“Se você tirar uma cobra do Japão e trouxer ela pra cá, ela nunca vai deixar de ser cobra”
“Antes o Tempo não Acabava” é um longa-metragem de direção de Sergio Andrade e Fábio Baldo, o segundo que traz a mesma temática dirigido por Andrade. O filme retrata a vida de um jovem indígena, Anderson, estrelado pelo também nativo Anderson Tikuna, que vive um conflito cultural entre as tradições indígenas e a vida urbana, tendo vivido sua infância em uma tribo indígena e agora a juventude em uma cidade grande e capitalista.
Tendo como cenário de fundo a cidade de Manaus e uma aldeia na fronteira colombiana, a produção mostra com delicadeza e ao mesmo tempo de forma chocante a dicotomia e confronto que sempre houve e está cada vez mais crescente entre a cultura indígena e urbana, sendo essa última quase que forçada a entrar e fazer parte da vida dos nativos de nossa terra.
Com uma fotografia impecável da floresta Amazônica, consegue retratar muito bem a vida periférica das comunidades locais, sua rotina urbana envolvendo o trabalho nas grandes indústrias e a pobreza não só material, mas também a precariedade na qualidade de vida neste local tão pouco reconhecido pelo Brasil afora. Assim também como dá destaque para a cultura em questão e seus artesanatos, costumes e língua nativa, evidenciando a forma como são pouco valorizados e muito explorados pelos que não vivenciam seus hábitos culturais.

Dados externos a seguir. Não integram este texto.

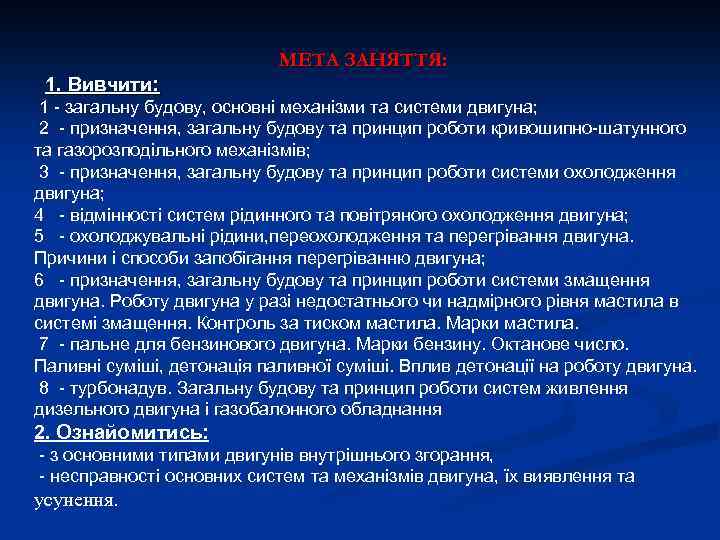 МЕТА ЗАНЯТТЯ:

1. Вивчити:

1 - загальну будову, основні механізми та системи двигуна;

2 - призначення, загальну будову та принцип роботи кривошипно-шатунного та газорозподільного механізмів;

3 - призначення, загальну будову та принцип роботи системи охолодження двигуна;

4 - відмінності систем рідинного та повітряного охолодження двигуна;

5 - охолоджувальні рідини,переохолодження та перегрівання двигуна. Причини і способи запобігання перегріванню двигуна;

6 - призначення, загальну будову та принцип роботи системи змащення двигуна. Роботу двигуна у разі недостатнього чи надмірного рівня мастила в системі змащення. Контроль за тиском мастила. Марки мастила.

7 - пальне для бензинового двигуна. Марки бензину. Октанове число. Паливні суміші, детонація паливної суміші. Вплив детонації на роботу двигуна.

8 - турбонадув. Загальну будову та принцип роботи систем живлення дизельного двигуна і газобалонного обладнання

2. Ознайомитись:

- з основними типами двигунів внутрішнього згорання,

- несправності основних систем та механізмів двигуна, їх виявлення та усунення.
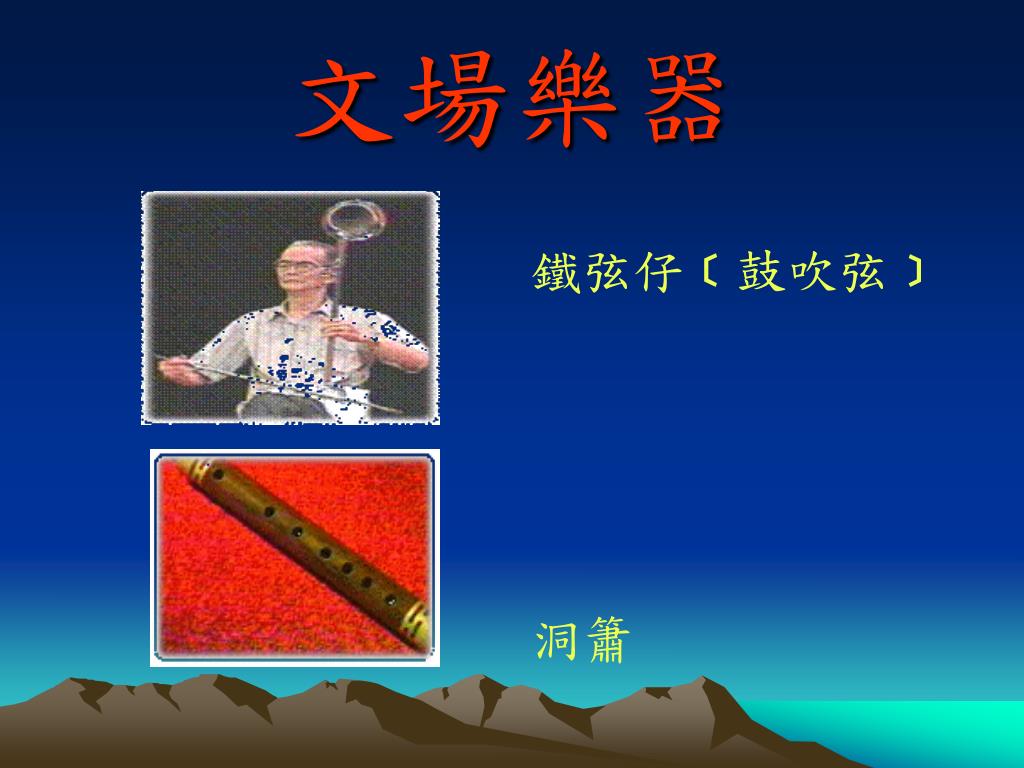 文場樂器

鐵弦仔〔鼓吹弦〕

洞簫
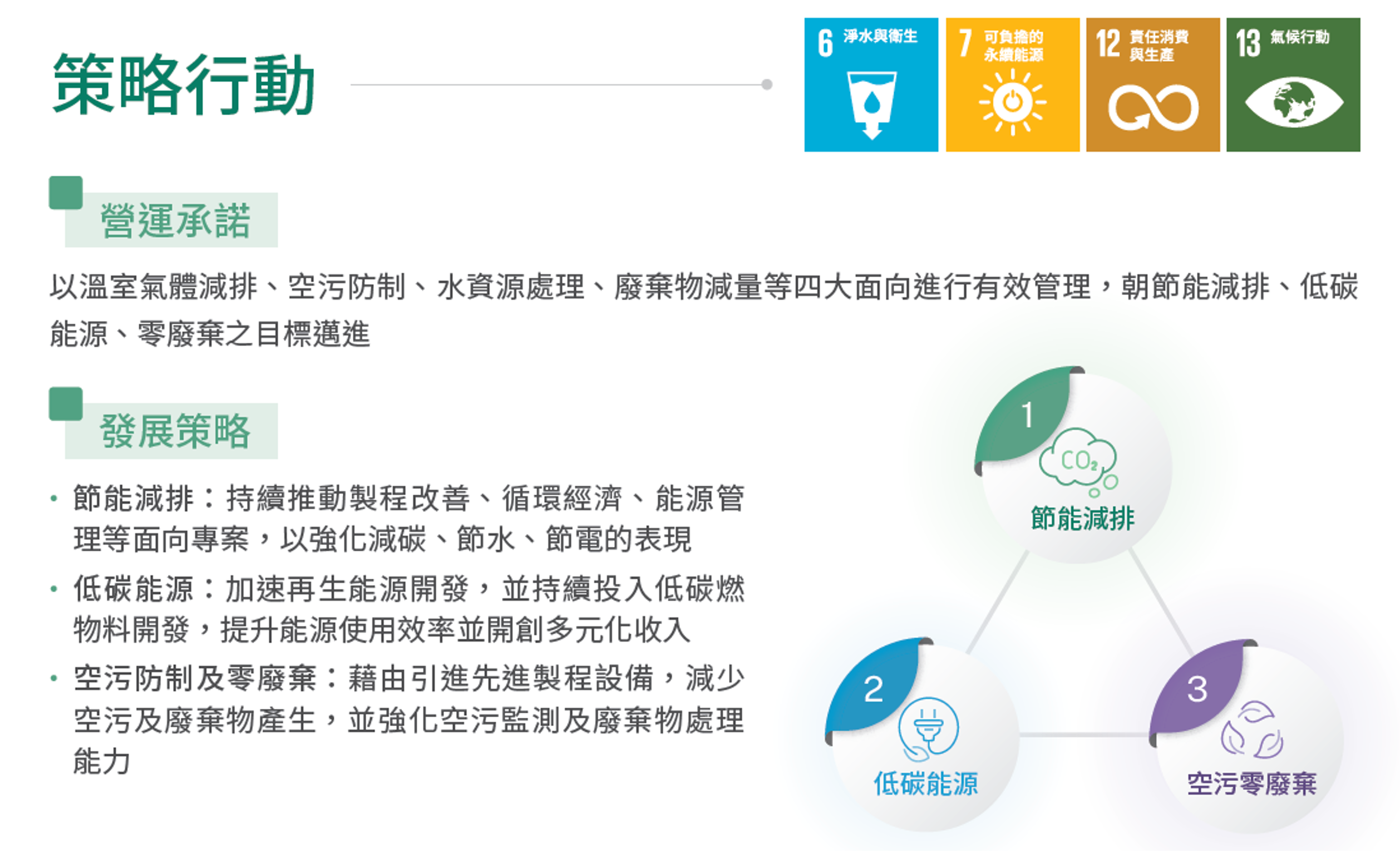 策略行動

6 淨水與衛生

7 可負擔的永續能源

12 責任消費與生產

13 氣候行動

營運承諾

以溫室氣體減排、空污防制、水資源處理、廢棄物減量等四大面向進行有效管理，朝節能減排、低碳能源、零廢棄之目標邁進

發展策略

• 節能減排：持續推動製程改善、循環經濟、能源管理等面向專案，以強化減碳、節水、節電的表現

• 低碳能源：加速再生能源開發，並持續投入低碳燃物料開發，提升能源使用效率並開創多元化收入

• 空污防制及零廢棄：藉由引進先進製程設備，減少空污及廢棄物產生，並強化空污監測及廢棄物處理能力

1
$CO_2$
節能減排

2
低碳能源

3
空污零廢棄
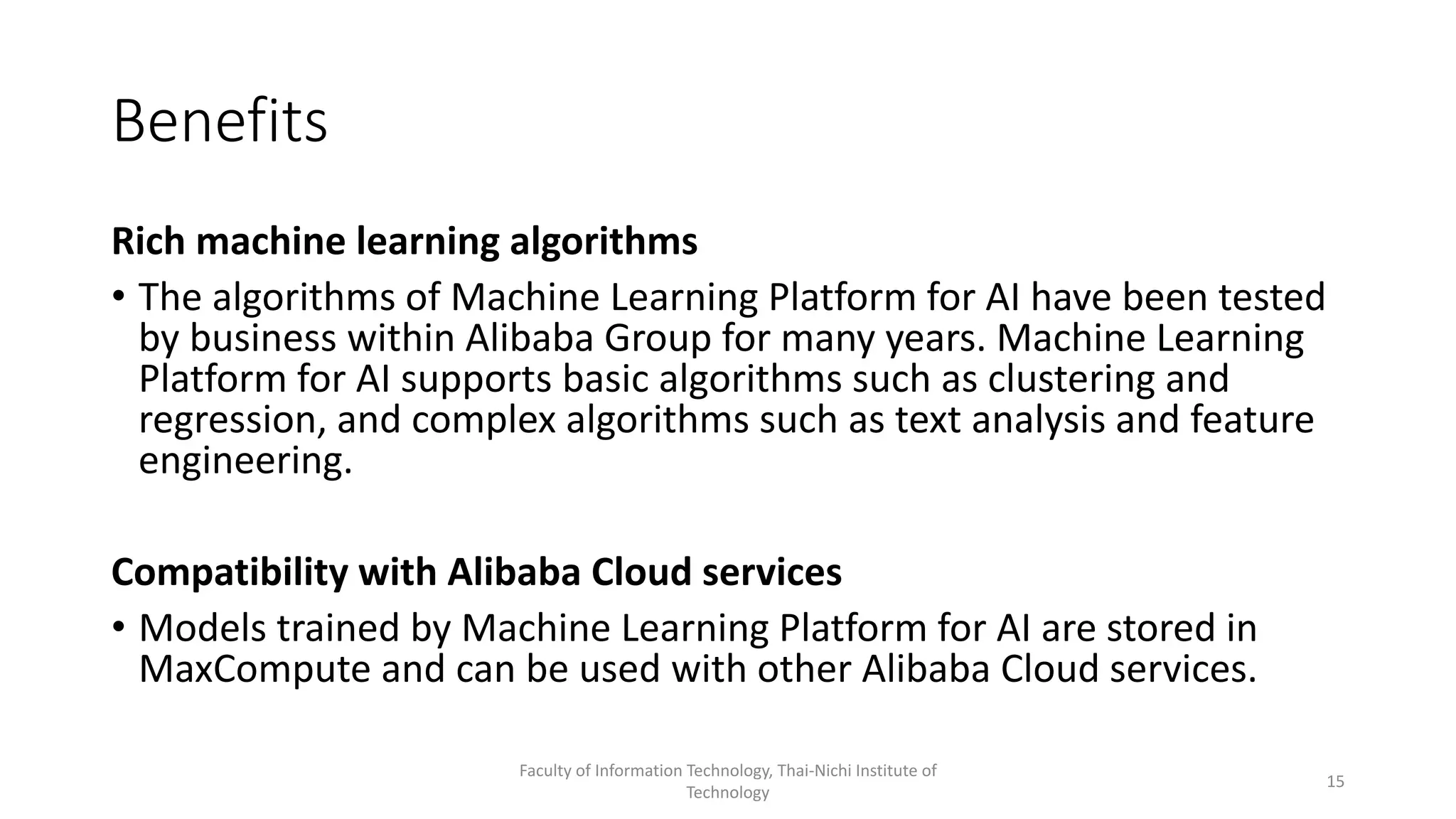 Benefits

Rich machine learning algorithms

• The algorithms of Machine Learning Platform for AI have been tested by business within Alibaba Group for many years. Machine Learning Platform for AI supports basic algorithms such as clustering and regression, and complex algorithms such as text analysis and feature engineering.

Compatibility with Alibaba Cloud services

• Models trained by Machine Learning Platform for AI are stored in MaxCompute and can be used with other Alibaba Cloud services.

Faculty of Information Technology, Thai-Nichi Institute of Technology

15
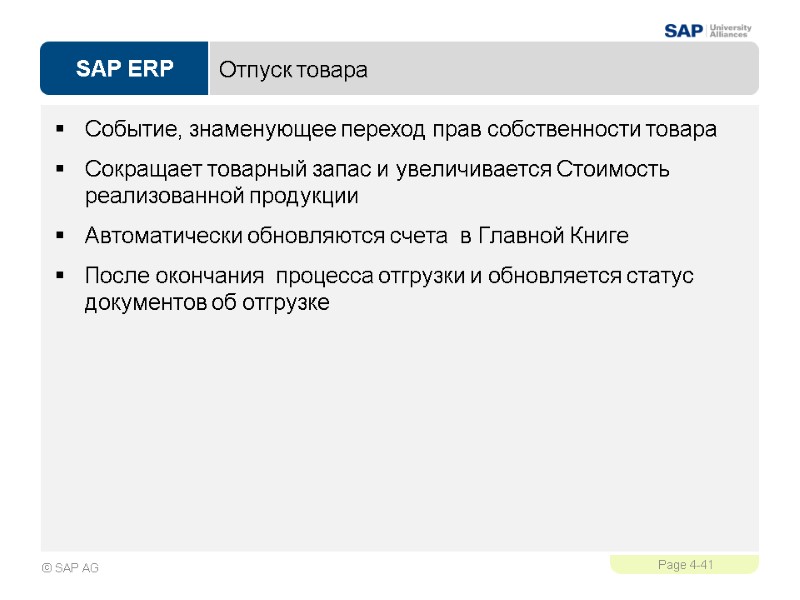 SAP University Alliances

SAP ERP

Отпуск товара

▪ Событие, знаменующее переход прав собственности товара

▪ Сокращает товарный запас и увеличивается Стоимость реализованной продукции

▪ Автоматически обновляются счета в Главной Книге

▪ После окончания процесса отгрузки и обновляется статус документов об отгрузке

© SAP AG

Page 4-41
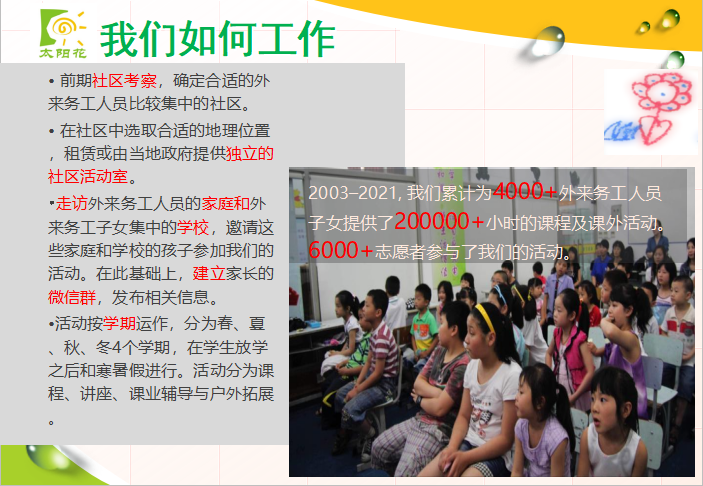 太阳花

我们如何工作

• 前期社区考察，确定合适的外来务工人员比较集中的社区。

• 在社区中选取合适的地理位置，租赁或由当地政府提供独立的社区活动室。

•走访外来务工人员的家庭和外来务工子女集中的学校，邀请这些家庭和学校的孩子参加我们的活动。在此基础上，建立家长的微信群，发布相关信息。

•活动按学期运作，分为春、夏、秋、冬4个学期，在学生放学之后和寒暑假进行。活动分为课程、讲座、课业辅导与户外拓展。

2003–2021, 我们累计为4000+外来务工人员子女提供了200000+小时的课程及课外活动。6000+志愿者参与了我们的活动。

O roteiro, um tanto quanto confuso, tenta trazer uma reflexão sobre este antagonismo cultural, colocando questões polêmicas como a os rituais de inserção dos homens nativos na sociedade, a sexualidade vivida por eles e até mesmo a forma de lidarem com as doenças.
Três são as questões que existem sim, em qualquer sociedade, porém, pouco ou talvez mal explorados e apresentados no filme, já que, um leigo, que não compreende e conhece a fundo a cultura nativa, pode encarar de forma preconceituosa estes argumentos ao assistir o filme. O que pode ser visto como algo bom ou ruim: bom, se levar o espectador a uma pesquisa e estudo a fundo sobre o tema, mas ruim, se esse mesmo ficar só na superficialidade e tirar conclusões precipitadas e errôneas somente ao assistir o longa.
A homossexualidade retratada no filme, se mal interpretada, leva a crer que as tribos indígenas são preconceituosas e impõe seus ritos de forma obrigatória a seus membros; a doença da sobrinha de Anderson, também se vista de forma rasa mostra uma tribo desinformada e eugênica; assim como os rituais, que para quem não os conhece, podem ser interpretados como antiquados, desnecessários e torturantes.
São pontos que poderiam ser melhores trabalhados e explorados, dando uma outra visão, afinal de contas, toda cultura tem seu sentido e objetivo de ser, e claro, sendo diferente das outras, até mesmo de forma incompreensíveis, não cabendo espaço para comparações. Daí mesmo, o conflito encontrado pelo jovem Anderson, que se vê em meio a dois ambientes culturais diferentes e se põe a questionar e comparar ambos.
A reflexão que traz é grandiosa se encarada a fundo, afinal de contas, é este choque que uma pessoa vive se não está inserida por completo na sua individualidade, podendo ser adaptada não só para a questão indígena, mas também para outras realidades, como portadores de doenças genéticas, deformidades físicas, e culturas diversas. Pessoas que, se não bem esclarecidas quanto à sua individualidade, acabam por viverem conflitos durante toda a sua vida, sem terem uma personalidade definida de quem realmente são, como no caso, o personagem principal, que não se enxerga nem como parte da cultura indígena e nem como da urbana.
Apresentado na “40ª Mostra Internacional de Cinema de São Paulo” no ano passado, é um filme bom, pelo que tenta ser, mas fraco pelo pouco que apresenta, deixando várias lacunas para perspectivas imprecisas sobre o tema, salvando a boa interpretação dos atores Anderson Tikuna (Anderson), Begê Muniz (Beto) e Rita Carelli (Pia).